▸ LISTED RECORDS:
[Start]

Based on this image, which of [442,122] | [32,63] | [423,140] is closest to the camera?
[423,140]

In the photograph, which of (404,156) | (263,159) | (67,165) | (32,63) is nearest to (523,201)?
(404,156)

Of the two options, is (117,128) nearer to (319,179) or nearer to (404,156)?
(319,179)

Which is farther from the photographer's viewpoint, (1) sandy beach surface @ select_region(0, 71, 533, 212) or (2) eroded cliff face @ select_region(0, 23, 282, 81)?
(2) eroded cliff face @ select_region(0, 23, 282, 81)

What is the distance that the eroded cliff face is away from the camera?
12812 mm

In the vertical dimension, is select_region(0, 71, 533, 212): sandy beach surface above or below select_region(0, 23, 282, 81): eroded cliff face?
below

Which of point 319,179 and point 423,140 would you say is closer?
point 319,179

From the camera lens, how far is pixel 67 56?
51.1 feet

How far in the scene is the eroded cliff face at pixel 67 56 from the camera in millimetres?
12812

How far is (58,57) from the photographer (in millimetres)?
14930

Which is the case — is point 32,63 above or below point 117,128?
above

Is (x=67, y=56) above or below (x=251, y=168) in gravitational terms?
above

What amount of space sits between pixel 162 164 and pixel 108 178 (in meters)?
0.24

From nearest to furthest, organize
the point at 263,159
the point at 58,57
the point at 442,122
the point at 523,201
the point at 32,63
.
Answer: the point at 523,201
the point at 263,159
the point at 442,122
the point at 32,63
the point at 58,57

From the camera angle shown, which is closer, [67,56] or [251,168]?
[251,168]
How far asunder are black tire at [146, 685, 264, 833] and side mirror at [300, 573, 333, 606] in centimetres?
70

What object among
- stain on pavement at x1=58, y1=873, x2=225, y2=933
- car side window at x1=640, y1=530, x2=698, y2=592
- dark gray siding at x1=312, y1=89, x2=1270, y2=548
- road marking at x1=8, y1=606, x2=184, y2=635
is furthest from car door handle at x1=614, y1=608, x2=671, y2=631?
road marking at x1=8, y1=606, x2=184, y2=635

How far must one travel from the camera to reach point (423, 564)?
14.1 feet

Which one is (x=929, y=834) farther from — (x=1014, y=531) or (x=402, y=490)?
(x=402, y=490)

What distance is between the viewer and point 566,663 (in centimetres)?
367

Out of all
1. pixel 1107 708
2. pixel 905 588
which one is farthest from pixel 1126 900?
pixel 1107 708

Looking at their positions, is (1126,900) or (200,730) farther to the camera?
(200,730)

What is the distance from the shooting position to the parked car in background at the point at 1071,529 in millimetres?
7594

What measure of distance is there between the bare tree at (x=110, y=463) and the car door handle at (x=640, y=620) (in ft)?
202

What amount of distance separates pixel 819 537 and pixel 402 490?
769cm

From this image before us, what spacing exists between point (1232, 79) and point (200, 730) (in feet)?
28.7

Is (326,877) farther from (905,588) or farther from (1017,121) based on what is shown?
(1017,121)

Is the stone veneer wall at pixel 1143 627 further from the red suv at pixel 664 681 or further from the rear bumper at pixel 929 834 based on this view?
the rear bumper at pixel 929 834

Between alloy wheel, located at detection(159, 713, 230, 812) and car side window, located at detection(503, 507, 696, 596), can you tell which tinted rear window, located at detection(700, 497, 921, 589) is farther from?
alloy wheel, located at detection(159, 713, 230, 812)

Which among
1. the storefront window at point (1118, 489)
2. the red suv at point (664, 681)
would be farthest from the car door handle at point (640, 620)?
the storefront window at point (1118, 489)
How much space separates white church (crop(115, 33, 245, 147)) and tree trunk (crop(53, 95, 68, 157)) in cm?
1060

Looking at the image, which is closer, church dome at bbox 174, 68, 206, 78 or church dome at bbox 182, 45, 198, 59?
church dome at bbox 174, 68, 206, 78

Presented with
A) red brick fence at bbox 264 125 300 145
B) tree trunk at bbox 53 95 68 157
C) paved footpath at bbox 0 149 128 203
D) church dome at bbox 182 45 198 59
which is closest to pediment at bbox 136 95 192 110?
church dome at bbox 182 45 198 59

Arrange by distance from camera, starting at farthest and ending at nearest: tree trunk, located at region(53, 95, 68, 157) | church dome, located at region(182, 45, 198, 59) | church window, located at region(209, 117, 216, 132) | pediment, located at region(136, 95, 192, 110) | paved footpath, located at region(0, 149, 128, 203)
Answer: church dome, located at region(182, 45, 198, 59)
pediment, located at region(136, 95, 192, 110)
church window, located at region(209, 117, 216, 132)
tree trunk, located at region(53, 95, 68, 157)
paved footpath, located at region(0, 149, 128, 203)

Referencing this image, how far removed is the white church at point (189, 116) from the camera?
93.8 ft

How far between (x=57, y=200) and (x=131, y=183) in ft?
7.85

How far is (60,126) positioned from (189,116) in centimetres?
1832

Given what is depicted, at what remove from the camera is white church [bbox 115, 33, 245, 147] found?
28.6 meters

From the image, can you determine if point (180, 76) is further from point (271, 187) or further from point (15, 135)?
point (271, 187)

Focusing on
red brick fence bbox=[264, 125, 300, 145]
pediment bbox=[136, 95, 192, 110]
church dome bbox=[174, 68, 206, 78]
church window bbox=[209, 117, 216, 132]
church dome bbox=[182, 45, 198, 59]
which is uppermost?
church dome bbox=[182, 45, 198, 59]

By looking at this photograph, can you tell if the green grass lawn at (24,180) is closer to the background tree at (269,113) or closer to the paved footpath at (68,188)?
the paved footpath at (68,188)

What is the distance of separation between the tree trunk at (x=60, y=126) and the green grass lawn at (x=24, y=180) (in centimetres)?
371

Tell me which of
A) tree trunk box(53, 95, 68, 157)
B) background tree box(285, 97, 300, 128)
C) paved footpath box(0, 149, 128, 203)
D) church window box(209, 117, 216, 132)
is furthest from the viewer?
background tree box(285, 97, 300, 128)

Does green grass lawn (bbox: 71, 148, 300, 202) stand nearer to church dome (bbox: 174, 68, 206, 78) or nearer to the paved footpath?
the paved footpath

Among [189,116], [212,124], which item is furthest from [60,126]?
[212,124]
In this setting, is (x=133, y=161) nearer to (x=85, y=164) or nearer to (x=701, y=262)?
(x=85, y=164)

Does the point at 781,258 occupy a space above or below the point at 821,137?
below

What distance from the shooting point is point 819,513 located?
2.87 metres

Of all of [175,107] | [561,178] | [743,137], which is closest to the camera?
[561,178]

[End]

▸ TASK OBJECTIVE: Retype the listing. Match it exactly.

▸ FULL OUTPUT:
Based on this image, which of [442,122] | [32,63] | [423,140] is closest to the camera?
[423,140]

In the photograph, which of (404,156) | (263,159) | (67,165) | (32,63) is nearest to (523,201)?
(404,156)

Of the two options, is (117,128) nearer to (319,179) or nearer to (404,156)?
(319,179)

Which is farther from the photographer's viewpoint, (1) sandy beach surface @ select_region(0, 71, 533, 212) or (2) eroded cliff face @ select_region(0, 23, 282, 81)?
(2) eroded cliff face @ select_region(0, 23, 282, 81)

What is the distance that the eroded cliff face is away from the camera?
12812 mm

In the vertical dimension, is select_region(0, 71, 533, 212): sandy beach surface above or below select_region(0, 23, 282, 81): eroded cliff face?
below

Which of point 319,179 and point 423,140 would you say is closer?
point 319,179

From the camera lens, how far is pixel 67 56?
51.1 feet

How far in the scene is the eroded cliff face at pixel 67 56 from the camera in millimetres?
12812

How far is (58,57) from the photographer (in millimetres)?
14930

Which is the case — is point 32,63 above or below point 117,128?
above

Is (x=67, y=56) above or below (x=251, y=168) in gravitational terms?
above

What amount of space sits between pixel 162 164 and pixel 108 178 (in meters)?
0.24

From nearest to furthest, organize
the point at 263,159
the point at 58,57
the point at 442,122
the point at 523,201
the point at 32,63
.
Answer: the point at 523,201
the point at 263,159
the point at 442,122
the point at 32,63
the point at 58,57

From the camera angle shown, which is closer, [67,56] or [251,168]?
[251,168]
How far asunder are black tire at [146, 685, 264, 833] and side mirror at [300, 573, 333, 606] in centimetres?
70

What object among
- stain on pavement at x1=58, y1=873, x2=225, y2=933
- car side window at x1=640, y1=530, x2=698, y2=592
- dark gray siding at x1=312, y1=89, x2=1270, y2=548
- road marking at x1=8, y1=606, x2=184, y2=635
is furthest from car door handle at x1=614, y1=608, x2=671, y2=631?
road marking at x1=8, y1=606, x2=184, y2=635

How far must one travel from the camera to reach point (423, 564)?
14.1 feet

Which one is (x=929, y=834) farther from — (x=1014, y=531) or (x=402, y=490)?
(x=402, y=490)

What distance is between the viewer and point 566,663 (in centimetres)?
367

Out of all
1. pixel 1107 708
2. pixel 905 588
which one is farthest from pixel 1126 900?
pixel 1107 708

Looking at their positions, is (1126,900) or (200,730) farther to the camera?
(200,730)

What is the distance from the shooting position to the parked car in background at the point at 1071,529 in millimetres?
7594

What measure of distance is there between the bare tree at (x=110, y=463) and the car door handle at (x=640, y=620) (in ft)?
202

What amount of distance separates pixel 819 537 and pixel 402 490?
769cm

From this image before us, what spacing exists between point (1232, 79) and point (200, 730) (in feet)?
28.7

Is (326,877) farther from (905,588) or farther from (1017,121) based on what is shown?
(1017,121)

Is the stone veneer wall at pixel 1143 627 further from the red suv at pixel 664 681 or further from the rear bumper at pixel 929 834 based on this view?
the rear bumper at pixel 929 834

Between alloy wheel, located at detection(159, 713, 230, 812) and car side window, located at detection(503, 507, 696, 596), can you tell which tinted rear window, located at detection(700, 497, 921, 589) is farther from?
alloy wheel, located at detection(159, 713, 230, 812)

Which among
1. the storefront window at point (1118, 489)
2. the red suv at point (664, 681)
would be farthest from the car door handle at point (640, 620)?
the storefront window at point (1118, 489)
How much space separates white church (crop(115, 33, 245, 147)) and tree trunk (crop(53, 95, 68, 157)) in cm?
1060

Looking at the image, which is closer, church dome at bbox 174, 68, 206, 78 or church dome at bbox 182, 45, 198, 59?
church dome at bbox 174, 68, 206, 78

Presented with
A) red brick fence at bbox 264 125 300 145
B) tree trunk at bbox 53 95 68 157
C) paved footpath at bbox 0 149 128 203
D) church dome at bbox 182 45 198 59
which is closest to pediment at bbox 136 95 192 110?
church dome at bbox 182 45 198 59

Arrange by distance from camera, starting at farthest and ending at nearest: tree trunk, located at region(53, 95, 68, 157) | church dome, located at region(182, 45, 198, 59) | church window, located at region(209, 117, 216, 132) | pediment, located at region(136, 95, 192, 110) | paved footpath, located at region(0, 149, 128, 203)
Answer: church dome, located at region(182, 45, 198, 59)
pediment, located at region(136, 95, 192, 110)
church window, located at region(209, 117, 216, 132)
tree trunk, located at region(53, 95, 68, 157)
paved footpath, located at region(0, 149, 128, 203)

Referencing this image, how far removed is the white church at point (189, 116) from the camera?
93.8 ft

How far between (x=57, y=200) and (x=131, y=183) in ft?
7.85

How far is (60,126) positioned from (189,116) in centimetres?
1832

Given what is depicted, at what remove from the camera is white church [bbox 115, 33, 245, 147] found?
28.6 meters

From the image, can you determine if point (180, 76) is further from point (271, 187) or further from point (15, 135)?
point (271, 187)

Focusing on
red brick fence bbox=[264, 125, 300, 145]
pediment bbox=[136, 95, 192, 110]
church dome bbox=[174, 68, 206, 78]
church window bbox=[209, 117, 216, 132]
church dome bbox=[182, 45, 198, 59]
which is uppermost?
church dome bbox=[182, 45, 198, 59]

By looking at this photograph, can you tell if the green grass lawn at (24,180) is closer to the background tree at (269,113) or closer to the paved footpath at (68,188)?
the paved footpath at (68,188)

What is the distance of separation between the tree trunk at (x=60, y=126) and the green grass lawn at (x=24, y=180) (in centimetres)?
371

Tell me which of
A) tree trunk box(53, 95, 68, 157)
B) background tree box(285, 97, 300, 128)
C) paved footpath box(0, 149, 128, 203)
D) church window box(209, 117, 216, 132)
is furthest from the viewer?
background tree box(285, 97, 300, 128)

Does green grass lawn (bbox: 71, 148, 300, 202) stand nearer to church dome (bbox: 174, 68, 206, 78) or nearer to the paved footpath?
the paved footpath

Among [189,116], [212,124], which item is furthest from [60,126]?
[212,124]
In this setting, is (x=133, y=161) nearer to (x=85, y=164) or nearer to (x=701, y=262)?
(x=85, y=164)

Does the point at 781,258 occupy a space above or below the point at 821,137?
below

What distance from the shooting point is point 819,513 located?
2.87 metres

Of all of [175,107] | [561,178] | [743,137], which is closest to the camera?
[561,178]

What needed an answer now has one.